◆ **課題**
[1] 提示文を読んで、次の問いにそれぞれ答えてください。
(a) 事務所を取り壊して新設した場合、撤去にかかる費用はいつ経費に計上できますか。
(b) 土地と建物を同時に取得し、建物を1年以内に取り壊す場合、取り壊し費用は何に含まれますか。
(c) 解体工事や撤去にかかる費用は、その目的によりいくつの勘定科目で計上しますか。
[2] 提示文の「土地は非減価償却資産であるため、取得価額に含まれた取り壊し費用も減価償却による経費計上はできないので注意しましょう。」という一文を英語に訳してください。
[3] 次の各文が提示文の内容と一致するかどうか、「はい」か「いいえ」で答えてください。それぞれ、判断の決め手となる提示文の語句をそのまま引用してください。
(a) 解体工事や撤去にかかる費用は、事業に必要な費用であれば、原則として経費に計上できる。
(b) 土地は減価償却資産である。
(c) 事業目的で取得した建物を、やむを得ない事情で1年以内に取り壊した場合は、土地の取得価額に含めずに損金算入できる。

◆ **提示文**
▼

解体工事や撤去にかかる費用は、事業に必要な費用であれば、原則経費に計上できます。たとえば、事務所を取り壊して事務所を新設した場合、撤去にかかる費用は発生時に経費に計上が可能です。
ただし、土地と建物を同時に取得し、建物を1年以内に取り壊す場合の取り壊し費用は土地の取得価額に含まれます。土地は非減価償却資産であるため、取得価額に含まれた取り壊し費用も減価償却による経費計上はできないので注意しましょう。
なお、土地と建物を同時に取得し建物を1年以内に取り壊した場合でも同様です。事業目的で取得してやむを得ない事情で1年以内に建物を取り壊した場合は、土地の取得価額に含めずに損金算入できます。
解体工事や撤去にかかる費用に用いる勘定科目
解体工事や撤去にかかる費用は、その目的により以下4つの勘定科目で計上します。

▲

◆ **提示資料**

▼

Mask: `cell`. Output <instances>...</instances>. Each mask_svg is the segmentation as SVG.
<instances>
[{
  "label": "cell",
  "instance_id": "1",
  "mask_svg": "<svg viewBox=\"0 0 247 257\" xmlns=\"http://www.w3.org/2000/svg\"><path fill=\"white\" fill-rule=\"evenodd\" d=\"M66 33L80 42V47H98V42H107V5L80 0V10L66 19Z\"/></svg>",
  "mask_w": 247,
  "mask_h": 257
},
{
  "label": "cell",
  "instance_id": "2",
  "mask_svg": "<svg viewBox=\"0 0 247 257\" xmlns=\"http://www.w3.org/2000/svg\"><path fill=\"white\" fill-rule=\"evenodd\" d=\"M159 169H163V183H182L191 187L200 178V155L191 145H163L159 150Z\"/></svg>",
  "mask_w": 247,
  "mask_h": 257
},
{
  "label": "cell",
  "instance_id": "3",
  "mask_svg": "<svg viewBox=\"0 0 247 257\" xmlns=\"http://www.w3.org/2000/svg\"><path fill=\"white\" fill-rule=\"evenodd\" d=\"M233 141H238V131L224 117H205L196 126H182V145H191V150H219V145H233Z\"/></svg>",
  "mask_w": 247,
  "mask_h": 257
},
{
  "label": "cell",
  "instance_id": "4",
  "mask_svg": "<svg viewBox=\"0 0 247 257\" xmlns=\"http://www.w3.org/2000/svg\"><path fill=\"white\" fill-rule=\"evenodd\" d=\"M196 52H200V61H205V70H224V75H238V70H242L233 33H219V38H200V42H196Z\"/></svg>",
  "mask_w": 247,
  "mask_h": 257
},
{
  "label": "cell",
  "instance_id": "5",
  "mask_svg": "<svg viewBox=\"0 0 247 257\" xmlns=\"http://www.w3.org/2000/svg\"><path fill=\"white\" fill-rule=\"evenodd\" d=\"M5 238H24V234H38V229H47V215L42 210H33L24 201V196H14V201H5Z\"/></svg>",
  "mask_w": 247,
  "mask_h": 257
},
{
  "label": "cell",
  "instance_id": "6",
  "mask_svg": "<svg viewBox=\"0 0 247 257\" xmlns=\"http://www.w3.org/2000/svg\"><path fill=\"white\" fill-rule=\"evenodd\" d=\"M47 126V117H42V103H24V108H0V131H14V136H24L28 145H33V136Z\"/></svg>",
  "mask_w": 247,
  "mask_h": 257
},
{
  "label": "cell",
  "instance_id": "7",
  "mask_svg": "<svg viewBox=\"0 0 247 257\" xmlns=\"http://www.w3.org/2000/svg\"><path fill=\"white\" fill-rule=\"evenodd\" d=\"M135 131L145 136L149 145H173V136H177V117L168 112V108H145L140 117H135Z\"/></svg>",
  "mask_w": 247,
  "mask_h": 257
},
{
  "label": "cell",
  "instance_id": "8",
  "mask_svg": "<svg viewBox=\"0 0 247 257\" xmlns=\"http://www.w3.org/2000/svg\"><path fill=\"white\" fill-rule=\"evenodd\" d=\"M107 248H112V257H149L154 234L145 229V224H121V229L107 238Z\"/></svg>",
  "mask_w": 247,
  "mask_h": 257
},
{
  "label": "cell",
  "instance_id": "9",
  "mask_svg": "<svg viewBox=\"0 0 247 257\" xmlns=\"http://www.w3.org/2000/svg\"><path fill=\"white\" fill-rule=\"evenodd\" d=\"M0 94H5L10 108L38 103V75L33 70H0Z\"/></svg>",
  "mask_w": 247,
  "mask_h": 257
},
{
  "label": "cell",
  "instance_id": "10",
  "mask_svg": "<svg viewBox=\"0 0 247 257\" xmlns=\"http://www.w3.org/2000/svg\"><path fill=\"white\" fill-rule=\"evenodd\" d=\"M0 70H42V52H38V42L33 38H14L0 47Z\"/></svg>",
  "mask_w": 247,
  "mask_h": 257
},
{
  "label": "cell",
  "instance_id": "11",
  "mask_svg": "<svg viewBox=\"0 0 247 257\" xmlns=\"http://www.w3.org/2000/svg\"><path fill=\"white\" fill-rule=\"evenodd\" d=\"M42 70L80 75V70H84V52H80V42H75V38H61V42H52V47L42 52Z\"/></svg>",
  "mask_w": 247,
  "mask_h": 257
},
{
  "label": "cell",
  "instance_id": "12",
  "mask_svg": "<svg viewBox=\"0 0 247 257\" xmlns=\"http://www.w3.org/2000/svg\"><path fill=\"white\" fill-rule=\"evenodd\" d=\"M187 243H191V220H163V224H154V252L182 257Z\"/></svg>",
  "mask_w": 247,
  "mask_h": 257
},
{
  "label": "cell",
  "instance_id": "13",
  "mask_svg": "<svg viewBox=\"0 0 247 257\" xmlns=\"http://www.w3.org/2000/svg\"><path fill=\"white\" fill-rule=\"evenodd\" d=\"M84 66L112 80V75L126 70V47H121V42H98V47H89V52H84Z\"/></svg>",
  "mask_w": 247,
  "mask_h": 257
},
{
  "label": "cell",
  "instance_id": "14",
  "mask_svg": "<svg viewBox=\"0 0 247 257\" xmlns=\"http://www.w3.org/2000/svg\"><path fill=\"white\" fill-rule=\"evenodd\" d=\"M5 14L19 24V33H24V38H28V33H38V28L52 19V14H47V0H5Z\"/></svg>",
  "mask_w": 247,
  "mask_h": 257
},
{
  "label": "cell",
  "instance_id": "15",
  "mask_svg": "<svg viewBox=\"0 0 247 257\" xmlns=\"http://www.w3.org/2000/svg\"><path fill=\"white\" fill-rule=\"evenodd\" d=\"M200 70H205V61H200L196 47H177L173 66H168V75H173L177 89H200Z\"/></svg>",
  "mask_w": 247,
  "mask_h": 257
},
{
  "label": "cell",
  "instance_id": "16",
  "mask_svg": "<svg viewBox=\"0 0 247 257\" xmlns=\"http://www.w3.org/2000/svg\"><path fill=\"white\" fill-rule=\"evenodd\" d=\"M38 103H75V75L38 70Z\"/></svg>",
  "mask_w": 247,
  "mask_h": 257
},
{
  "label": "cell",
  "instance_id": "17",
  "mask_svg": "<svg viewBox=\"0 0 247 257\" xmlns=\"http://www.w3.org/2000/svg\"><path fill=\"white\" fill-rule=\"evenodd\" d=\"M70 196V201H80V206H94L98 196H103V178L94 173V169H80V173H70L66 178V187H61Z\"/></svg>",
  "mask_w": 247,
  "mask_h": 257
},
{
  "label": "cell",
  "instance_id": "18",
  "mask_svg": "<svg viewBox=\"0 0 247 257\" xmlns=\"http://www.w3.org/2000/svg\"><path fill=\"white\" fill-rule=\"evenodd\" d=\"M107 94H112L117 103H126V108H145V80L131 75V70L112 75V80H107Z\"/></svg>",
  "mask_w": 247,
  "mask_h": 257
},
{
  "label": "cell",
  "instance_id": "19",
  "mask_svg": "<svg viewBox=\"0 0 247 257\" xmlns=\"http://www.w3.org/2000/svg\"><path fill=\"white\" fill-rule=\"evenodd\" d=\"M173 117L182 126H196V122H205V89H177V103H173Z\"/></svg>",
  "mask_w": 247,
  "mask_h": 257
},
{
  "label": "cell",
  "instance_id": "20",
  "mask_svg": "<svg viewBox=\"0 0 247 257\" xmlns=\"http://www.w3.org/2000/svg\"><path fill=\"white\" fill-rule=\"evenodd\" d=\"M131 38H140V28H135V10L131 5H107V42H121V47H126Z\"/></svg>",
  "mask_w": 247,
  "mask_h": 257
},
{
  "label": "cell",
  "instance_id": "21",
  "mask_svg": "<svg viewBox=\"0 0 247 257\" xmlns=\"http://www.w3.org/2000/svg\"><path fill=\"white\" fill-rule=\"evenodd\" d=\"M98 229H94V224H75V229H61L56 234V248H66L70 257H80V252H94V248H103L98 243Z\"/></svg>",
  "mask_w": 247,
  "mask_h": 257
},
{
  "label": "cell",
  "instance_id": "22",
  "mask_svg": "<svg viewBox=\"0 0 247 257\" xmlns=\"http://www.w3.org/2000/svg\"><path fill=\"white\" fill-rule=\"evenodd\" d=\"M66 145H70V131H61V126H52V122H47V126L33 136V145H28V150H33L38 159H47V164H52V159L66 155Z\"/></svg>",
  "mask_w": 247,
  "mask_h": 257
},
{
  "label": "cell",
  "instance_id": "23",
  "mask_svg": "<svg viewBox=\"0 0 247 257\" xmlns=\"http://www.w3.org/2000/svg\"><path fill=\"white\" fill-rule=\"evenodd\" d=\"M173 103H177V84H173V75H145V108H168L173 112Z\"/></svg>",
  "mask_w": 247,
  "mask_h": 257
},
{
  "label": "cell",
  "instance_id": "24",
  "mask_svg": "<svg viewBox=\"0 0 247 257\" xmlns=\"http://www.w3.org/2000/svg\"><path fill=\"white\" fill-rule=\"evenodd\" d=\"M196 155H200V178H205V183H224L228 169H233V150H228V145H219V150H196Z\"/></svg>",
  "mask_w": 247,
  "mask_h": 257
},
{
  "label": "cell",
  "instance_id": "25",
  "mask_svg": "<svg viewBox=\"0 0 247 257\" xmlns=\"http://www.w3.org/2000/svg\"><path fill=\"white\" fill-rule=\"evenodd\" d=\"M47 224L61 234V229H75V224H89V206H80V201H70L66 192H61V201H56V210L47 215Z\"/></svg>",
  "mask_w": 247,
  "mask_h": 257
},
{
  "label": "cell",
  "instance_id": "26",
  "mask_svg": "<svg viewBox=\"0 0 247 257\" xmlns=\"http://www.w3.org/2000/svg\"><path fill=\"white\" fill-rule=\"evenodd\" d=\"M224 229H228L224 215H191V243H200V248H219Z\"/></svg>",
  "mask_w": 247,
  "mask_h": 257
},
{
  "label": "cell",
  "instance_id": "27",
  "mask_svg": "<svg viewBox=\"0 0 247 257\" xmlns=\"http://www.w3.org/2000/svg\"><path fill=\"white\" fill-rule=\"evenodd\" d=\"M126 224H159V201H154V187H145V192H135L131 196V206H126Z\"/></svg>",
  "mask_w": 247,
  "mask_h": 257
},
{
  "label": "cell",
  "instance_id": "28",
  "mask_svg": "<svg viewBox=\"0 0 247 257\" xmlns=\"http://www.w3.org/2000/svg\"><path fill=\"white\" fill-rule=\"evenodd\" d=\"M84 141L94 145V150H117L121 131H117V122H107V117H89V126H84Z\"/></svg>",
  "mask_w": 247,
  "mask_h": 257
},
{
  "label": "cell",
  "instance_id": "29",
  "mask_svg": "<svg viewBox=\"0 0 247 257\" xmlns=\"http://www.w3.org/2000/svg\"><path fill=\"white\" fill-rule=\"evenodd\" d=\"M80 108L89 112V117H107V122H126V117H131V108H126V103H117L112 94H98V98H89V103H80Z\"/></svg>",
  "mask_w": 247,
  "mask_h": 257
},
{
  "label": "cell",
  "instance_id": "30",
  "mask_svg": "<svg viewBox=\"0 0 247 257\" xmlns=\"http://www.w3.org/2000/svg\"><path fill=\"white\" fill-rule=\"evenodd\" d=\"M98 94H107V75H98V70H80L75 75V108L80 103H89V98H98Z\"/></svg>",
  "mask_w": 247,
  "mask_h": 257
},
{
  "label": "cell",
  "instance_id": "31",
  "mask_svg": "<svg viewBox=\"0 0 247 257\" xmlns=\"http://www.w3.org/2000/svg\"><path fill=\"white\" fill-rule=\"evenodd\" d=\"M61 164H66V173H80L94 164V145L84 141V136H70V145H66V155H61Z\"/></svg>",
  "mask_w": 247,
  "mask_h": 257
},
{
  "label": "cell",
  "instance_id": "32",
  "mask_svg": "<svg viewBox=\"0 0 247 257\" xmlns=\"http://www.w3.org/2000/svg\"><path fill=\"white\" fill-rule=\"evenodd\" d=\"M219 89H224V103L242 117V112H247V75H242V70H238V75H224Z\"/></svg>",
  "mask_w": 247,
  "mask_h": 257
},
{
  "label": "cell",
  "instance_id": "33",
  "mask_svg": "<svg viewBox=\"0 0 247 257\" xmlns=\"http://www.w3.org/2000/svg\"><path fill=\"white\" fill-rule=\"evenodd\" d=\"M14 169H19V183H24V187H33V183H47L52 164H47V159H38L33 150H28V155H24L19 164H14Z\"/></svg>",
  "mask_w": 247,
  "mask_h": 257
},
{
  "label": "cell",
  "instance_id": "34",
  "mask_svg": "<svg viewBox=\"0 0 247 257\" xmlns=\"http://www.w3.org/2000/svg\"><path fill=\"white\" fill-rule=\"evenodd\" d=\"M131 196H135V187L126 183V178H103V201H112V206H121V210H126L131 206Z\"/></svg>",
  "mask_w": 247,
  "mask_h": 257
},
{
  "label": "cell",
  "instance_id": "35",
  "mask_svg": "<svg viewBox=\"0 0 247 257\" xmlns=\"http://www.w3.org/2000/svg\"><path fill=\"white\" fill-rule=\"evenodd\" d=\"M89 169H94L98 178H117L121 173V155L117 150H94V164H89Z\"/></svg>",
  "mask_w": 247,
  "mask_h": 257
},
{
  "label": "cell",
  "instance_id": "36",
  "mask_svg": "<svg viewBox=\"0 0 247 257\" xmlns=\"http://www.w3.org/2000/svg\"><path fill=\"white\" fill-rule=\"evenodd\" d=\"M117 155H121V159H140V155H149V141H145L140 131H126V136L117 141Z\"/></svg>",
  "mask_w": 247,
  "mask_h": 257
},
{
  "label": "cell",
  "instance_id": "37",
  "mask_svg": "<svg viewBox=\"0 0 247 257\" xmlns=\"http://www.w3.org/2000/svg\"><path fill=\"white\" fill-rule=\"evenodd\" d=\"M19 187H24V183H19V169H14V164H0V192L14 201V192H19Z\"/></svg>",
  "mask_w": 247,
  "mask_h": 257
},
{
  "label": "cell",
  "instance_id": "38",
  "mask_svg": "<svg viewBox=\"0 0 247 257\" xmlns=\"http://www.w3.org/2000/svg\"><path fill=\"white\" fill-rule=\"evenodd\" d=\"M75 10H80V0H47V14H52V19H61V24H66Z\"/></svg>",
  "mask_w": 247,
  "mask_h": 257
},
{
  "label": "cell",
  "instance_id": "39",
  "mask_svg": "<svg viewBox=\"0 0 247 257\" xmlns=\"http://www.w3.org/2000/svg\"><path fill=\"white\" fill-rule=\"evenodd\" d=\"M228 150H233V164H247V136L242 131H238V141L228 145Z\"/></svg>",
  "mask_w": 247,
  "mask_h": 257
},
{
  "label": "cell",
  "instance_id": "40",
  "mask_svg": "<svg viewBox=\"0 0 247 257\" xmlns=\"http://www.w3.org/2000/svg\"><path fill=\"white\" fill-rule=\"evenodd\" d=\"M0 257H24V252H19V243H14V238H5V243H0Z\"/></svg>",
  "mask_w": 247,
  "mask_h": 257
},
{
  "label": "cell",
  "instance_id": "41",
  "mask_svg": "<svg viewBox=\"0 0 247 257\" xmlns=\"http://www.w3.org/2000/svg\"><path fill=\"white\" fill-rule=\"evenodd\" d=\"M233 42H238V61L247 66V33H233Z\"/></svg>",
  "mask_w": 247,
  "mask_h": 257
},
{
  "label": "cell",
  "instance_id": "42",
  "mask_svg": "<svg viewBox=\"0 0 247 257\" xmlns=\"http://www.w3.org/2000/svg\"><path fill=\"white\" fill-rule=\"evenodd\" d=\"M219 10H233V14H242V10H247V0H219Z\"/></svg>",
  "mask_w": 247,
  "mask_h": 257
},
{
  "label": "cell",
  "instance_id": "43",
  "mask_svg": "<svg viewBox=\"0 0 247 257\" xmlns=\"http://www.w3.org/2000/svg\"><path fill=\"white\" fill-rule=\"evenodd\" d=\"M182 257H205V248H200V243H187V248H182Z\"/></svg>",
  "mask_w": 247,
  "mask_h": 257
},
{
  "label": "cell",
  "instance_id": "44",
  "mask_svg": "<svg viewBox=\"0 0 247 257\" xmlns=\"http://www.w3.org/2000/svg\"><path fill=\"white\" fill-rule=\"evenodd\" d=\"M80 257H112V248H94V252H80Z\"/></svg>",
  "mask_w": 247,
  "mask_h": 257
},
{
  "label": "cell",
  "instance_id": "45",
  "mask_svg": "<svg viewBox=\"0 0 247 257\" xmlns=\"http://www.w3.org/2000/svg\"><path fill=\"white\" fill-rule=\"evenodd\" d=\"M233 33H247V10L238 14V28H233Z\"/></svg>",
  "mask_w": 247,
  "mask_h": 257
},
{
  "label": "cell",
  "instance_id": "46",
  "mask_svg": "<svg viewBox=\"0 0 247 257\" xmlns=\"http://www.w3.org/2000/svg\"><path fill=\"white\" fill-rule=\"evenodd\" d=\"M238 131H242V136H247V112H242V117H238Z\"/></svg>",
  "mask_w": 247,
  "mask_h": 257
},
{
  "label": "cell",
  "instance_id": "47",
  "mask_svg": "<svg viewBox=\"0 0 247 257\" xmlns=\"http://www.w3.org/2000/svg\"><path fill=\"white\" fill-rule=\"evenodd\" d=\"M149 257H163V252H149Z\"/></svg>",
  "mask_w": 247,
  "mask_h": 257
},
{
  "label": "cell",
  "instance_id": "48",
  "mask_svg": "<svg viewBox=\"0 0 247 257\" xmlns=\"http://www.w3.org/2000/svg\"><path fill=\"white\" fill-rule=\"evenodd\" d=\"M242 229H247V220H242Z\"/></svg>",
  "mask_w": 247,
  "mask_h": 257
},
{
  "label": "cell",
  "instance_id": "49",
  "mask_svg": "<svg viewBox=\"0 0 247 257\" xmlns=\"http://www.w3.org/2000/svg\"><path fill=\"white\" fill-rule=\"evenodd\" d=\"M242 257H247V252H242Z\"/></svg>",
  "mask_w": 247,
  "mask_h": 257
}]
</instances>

▲

◆ **各課題の解答**
[1]
(a) 発生時に計上できます。
(b) 土地の取得価額に含まれます。
(c) 4つの勘定科目で計上します。

[2] Because land is a non-depreciable asset, be careful: demolition costs included in its acquisition cost cannot be expensed through depreciation either.

[3]
(a) はい。「事業に必要な費用であれば、原則経費に計上できます」
(b) いいえ。「土地は非減価償却資産である」
(c) はい。「事業目的で取得してやむを得ない事情で1年以内に建物を取り壊した場合は、土地の取得価額に含めずに損金算入できます」